It is difficult, the first time, to stand in front of an abortion clinic and just pray. It is even more challenging to be a sidewalk counselor just outside an abortuary, trying to help and inform women about their other options. But perhaps the greatest challenge is to speak about such things on a modern college campus, where moral relativism is, ironically, the only "rule".
But that's precisely what some Canadian pro-lifers are doing this week at the University of Central Florida's main campus.
The Canadian chapter of the Center for Bioethical Reform (CBR) is displaying their "Genocide Awareness Project" (GAP) today, as they did yesterday, at UCF. The purpose is to demonstrate the effects of labels in dehumanizing people, which all too often leads to genocide. The primary examples used are Jews under Nazi rule, as well as the more recent Rwandan genocide. They then make the moral equivalence argument that a similar genocide is taking place all over the world against others that are labelled "less-than-human": a human fetus or embryo.
Stephanie Gray, the executive director for Canadian CBR, has been carrying this message to college campuses across the United States and Canada. This week, she and her team were at FSU in Tallahassee, before making the drive across state to Orlando.
Since many college students don't think any more about abortion than a few soundbites like "women's rights" and "freedom to choose", they are at high risk of committing abortion with little regard to what it actually is. To correct this lack of knowledge, people like Stephanie have taken the maxim, "A picture is worth a thousand words," to the walkways and campus greens.
The message they carry is one of awakening to and realization of the horrors of what an abortion actually does to a human being.
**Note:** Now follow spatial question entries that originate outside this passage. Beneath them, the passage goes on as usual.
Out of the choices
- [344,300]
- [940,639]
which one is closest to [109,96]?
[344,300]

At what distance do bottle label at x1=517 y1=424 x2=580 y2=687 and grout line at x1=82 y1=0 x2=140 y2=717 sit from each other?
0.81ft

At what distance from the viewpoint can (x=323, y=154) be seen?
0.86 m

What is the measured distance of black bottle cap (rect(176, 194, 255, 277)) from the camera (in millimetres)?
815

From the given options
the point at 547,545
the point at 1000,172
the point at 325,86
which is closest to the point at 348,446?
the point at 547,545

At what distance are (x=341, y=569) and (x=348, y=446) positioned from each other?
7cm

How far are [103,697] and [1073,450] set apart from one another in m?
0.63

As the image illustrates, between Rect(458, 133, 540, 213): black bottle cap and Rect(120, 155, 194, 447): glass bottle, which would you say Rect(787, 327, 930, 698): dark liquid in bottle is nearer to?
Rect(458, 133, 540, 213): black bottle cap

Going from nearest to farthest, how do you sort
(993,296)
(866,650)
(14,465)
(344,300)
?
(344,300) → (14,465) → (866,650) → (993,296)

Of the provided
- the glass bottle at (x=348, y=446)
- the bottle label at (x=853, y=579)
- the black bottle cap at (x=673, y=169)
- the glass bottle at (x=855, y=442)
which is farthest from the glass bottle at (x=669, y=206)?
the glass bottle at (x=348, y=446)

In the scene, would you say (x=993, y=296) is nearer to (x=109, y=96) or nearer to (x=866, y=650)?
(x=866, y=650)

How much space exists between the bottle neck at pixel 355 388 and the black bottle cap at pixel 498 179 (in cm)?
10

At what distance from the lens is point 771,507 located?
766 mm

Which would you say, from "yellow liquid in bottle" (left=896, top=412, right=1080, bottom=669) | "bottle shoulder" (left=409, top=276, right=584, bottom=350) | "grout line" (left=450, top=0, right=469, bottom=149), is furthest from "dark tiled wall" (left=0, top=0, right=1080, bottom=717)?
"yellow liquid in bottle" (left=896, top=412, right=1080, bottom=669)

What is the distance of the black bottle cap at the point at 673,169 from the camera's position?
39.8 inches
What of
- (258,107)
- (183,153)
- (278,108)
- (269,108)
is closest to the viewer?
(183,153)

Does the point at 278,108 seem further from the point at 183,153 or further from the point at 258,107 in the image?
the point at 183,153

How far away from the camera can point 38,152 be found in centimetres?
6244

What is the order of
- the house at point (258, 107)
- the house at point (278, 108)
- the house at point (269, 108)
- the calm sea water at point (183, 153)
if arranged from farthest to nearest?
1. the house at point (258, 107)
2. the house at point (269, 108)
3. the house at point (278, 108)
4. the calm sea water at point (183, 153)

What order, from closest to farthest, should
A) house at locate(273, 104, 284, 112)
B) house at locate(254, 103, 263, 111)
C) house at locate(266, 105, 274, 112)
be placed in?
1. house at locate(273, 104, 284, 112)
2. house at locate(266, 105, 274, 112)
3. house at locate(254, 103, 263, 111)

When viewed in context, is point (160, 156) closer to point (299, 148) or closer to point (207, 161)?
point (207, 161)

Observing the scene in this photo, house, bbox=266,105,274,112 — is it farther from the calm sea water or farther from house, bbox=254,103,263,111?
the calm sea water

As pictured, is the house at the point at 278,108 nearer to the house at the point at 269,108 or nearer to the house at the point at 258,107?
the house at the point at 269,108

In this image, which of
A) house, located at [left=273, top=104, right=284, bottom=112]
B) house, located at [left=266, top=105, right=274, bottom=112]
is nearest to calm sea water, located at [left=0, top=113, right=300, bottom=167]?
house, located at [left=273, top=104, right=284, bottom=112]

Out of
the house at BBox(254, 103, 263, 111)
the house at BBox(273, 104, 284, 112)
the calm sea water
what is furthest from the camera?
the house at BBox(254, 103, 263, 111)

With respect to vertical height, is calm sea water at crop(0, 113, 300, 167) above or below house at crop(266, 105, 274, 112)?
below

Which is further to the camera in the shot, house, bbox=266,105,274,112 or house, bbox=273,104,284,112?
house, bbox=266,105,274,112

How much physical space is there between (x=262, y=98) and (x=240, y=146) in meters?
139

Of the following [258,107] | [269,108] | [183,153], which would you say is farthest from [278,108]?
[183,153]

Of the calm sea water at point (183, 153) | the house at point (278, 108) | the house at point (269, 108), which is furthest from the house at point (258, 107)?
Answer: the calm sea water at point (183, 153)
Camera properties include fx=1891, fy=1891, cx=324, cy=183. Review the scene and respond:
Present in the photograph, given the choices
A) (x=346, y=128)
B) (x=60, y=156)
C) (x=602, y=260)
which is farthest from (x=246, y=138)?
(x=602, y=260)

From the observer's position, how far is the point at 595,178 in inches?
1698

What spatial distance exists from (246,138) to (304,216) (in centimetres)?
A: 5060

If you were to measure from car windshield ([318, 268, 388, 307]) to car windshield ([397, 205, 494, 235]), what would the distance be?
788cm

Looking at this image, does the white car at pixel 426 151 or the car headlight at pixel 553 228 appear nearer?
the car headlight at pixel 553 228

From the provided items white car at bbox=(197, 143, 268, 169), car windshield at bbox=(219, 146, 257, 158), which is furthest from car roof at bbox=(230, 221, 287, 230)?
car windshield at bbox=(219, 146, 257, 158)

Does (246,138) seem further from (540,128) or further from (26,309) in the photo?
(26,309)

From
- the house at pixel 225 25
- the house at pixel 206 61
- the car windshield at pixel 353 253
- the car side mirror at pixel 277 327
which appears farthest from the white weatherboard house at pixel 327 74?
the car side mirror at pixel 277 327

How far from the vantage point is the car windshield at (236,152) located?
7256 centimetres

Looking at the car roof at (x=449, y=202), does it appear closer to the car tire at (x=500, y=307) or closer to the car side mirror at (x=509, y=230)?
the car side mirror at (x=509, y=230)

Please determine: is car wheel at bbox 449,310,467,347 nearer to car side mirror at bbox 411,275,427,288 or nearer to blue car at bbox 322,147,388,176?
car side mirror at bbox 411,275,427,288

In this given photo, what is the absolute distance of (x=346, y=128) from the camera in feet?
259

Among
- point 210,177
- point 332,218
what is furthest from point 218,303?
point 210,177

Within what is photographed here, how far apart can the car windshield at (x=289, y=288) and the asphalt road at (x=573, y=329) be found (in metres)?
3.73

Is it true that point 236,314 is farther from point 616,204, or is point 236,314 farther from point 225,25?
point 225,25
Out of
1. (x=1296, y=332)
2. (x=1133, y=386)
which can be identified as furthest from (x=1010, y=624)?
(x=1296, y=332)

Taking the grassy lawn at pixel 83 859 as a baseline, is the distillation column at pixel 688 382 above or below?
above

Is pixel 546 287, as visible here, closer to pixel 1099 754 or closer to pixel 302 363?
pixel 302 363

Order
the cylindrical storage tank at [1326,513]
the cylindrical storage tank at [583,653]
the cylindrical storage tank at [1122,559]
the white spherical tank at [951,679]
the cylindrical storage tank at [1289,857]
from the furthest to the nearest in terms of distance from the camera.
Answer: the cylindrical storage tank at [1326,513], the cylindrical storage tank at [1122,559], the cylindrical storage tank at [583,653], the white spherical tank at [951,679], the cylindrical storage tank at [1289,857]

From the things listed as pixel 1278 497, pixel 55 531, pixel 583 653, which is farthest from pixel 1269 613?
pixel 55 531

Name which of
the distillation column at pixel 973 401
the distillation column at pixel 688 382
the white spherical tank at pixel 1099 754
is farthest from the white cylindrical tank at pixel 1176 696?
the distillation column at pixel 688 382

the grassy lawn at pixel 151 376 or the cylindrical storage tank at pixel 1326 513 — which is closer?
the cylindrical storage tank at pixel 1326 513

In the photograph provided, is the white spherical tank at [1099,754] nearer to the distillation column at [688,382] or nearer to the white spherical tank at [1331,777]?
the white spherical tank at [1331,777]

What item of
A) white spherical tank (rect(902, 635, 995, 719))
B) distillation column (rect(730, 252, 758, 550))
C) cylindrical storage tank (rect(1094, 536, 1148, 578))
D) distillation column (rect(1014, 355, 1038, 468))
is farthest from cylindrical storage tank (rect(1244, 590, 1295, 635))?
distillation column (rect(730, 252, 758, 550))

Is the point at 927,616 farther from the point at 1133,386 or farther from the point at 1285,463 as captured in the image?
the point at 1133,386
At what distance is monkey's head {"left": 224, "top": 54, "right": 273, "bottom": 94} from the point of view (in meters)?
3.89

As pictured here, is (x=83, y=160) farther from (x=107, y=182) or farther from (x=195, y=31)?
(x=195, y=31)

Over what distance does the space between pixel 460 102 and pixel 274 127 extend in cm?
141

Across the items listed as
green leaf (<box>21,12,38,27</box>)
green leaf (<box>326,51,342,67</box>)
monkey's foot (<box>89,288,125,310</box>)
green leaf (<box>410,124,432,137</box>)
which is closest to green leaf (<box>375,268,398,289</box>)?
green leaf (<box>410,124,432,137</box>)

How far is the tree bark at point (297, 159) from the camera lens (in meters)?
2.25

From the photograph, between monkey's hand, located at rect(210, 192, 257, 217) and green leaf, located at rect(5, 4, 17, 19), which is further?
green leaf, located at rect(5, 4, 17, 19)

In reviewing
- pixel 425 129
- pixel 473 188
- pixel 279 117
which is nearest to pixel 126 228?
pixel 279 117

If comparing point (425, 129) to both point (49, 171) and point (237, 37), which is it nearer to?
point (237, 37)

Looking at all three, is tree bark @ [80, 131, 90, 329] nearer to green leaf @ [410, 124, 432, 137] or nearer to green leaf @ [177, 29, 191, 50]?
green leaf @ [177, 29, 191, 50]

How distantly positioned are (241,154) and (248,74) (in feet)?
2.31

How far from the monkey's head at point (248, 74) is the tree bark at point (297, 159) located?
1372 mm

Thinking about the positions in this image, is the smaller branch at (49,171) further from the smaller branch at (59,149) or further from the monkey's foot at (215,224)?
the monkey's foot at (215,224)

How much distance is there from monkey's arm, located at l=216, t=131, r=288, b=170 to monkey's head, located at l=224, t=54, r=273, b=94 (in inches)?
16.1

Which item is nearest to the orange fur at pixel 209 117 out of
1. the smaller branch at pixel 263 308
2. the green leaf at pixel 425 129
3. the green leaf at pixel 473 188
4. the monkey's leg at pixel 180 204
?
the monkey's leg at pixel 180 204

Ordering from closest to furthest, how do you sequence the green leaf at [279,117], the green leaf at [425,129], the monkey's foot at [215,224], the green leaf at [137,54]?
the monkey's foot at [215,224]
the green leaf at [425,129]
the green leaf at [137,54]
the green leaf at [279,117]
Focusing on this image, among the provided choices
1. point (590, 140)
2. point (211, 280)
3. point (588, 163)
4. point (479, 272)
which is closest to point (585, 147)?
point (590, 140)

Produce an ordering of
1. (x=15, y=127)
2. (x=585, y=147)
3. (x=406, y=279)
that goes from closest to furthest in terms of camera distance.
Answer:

Side-by-side with pictures of the mass graves of Auschwitz and KKK lynchings are photos of aborted fetuses from every stage of gestation. Obviously, these are shocking and revolting images, and many people do not wish to acknowledge this reality. That is where Stephanie's team has to step-up.
Emily, one of the Canadian pro-lifers that is part of Stephanie's team, stated that it is difficult to make that first contact with someone viewing their display boards. "It's like jumping into a pool," the Winnipeg native said. "It's difficult to get up the nerve to jump in, but once you're talking with them, it's much better."
The images, while gruesome, do have a sobering effect on the preconceived notions of many students passing by. One woman took a flyer and just stood nearby for a while with a twisted look on her face. Emily went up to her to ask if she had any questions, and the woman replied, "I almost aborted my son 7 years ago. My parents convinced me not to, but I still thought that women should have that choice. Now I'm not so sure."
This is not the first time CBR has been to UCF (and given the fact that UCF is the 2nd-largest school in the nation, it likely won't be the last!). Stephanie said, "It seems to be much better this time. Last year when we were here, there were protestors and some very angry people. This time - if you could even call it a protest! - there was only one woman standing nearby with a sign that said, 'I don't judge. Free Hugs.'"
She is not the only one who doesn't judge. The folks at CBR, as well as the Diocese of Orlando, encourage women who have had an abortion to seek healing and counseling through Project Rachel and the Rachel's Vineyard retreats. "These displays are not meant to make post-abortive women feel bad. 40% of women in Canada who have had an abortion are repeats. So we are also trying to prevent post-abortive women from being pre-abortive again."